==== Recorded data

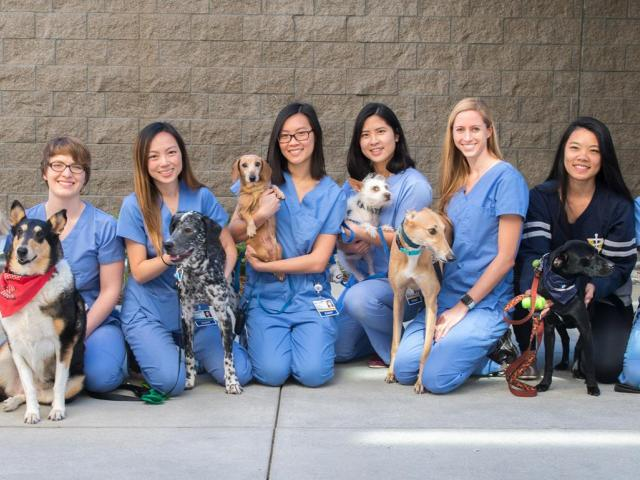 vet students group photo with dogs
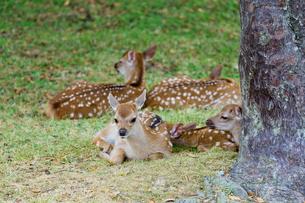 子鹿の写真素材 [FYI03959346]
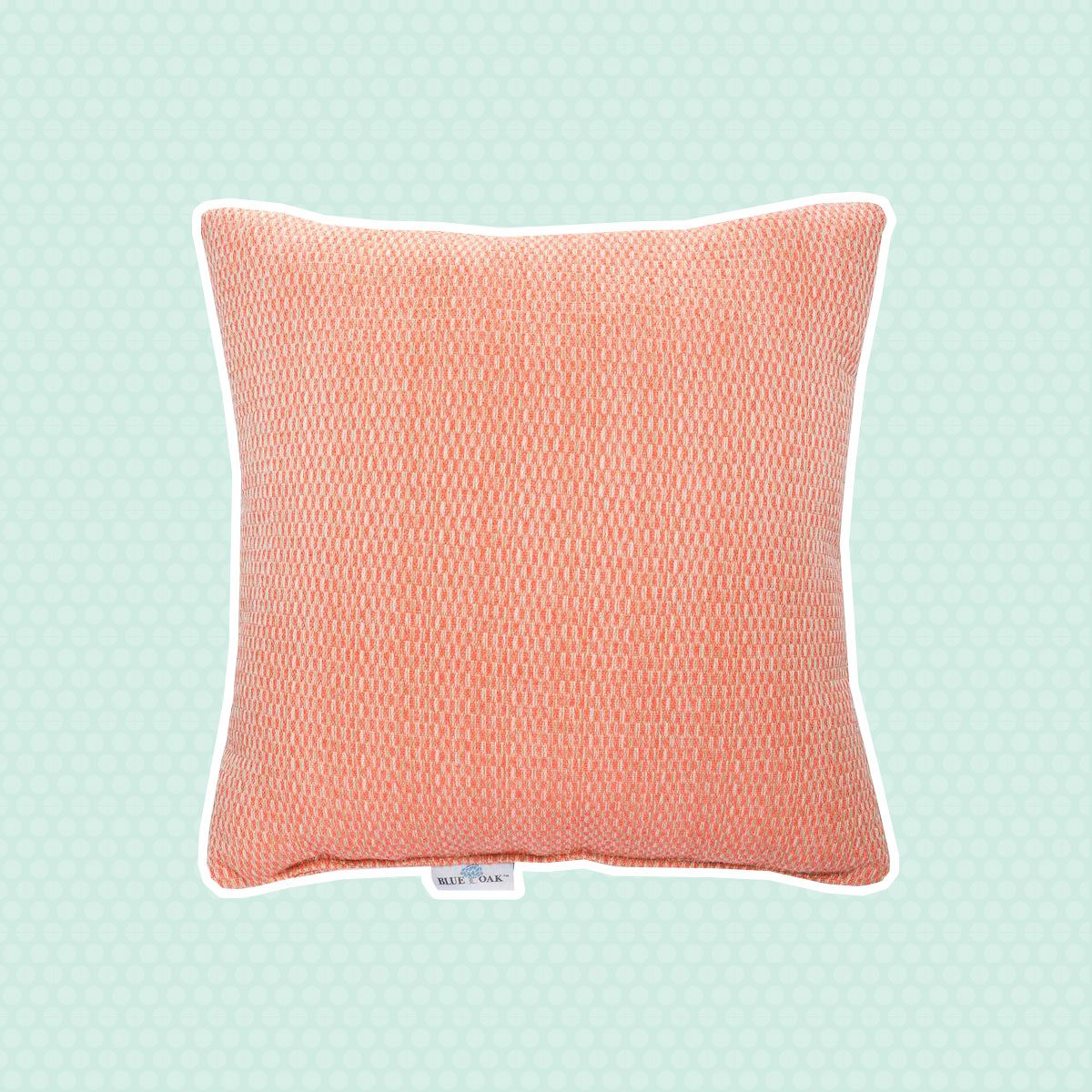 Coral Outdoor Pillow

========

### Task prompt:
Return the whole of the material above exactly, with no picture carried over.

### Answer below:
 vet students group photo with dogs
 子鹿の写真素材 [FYI03959346]
 Coral Outdoor Pillow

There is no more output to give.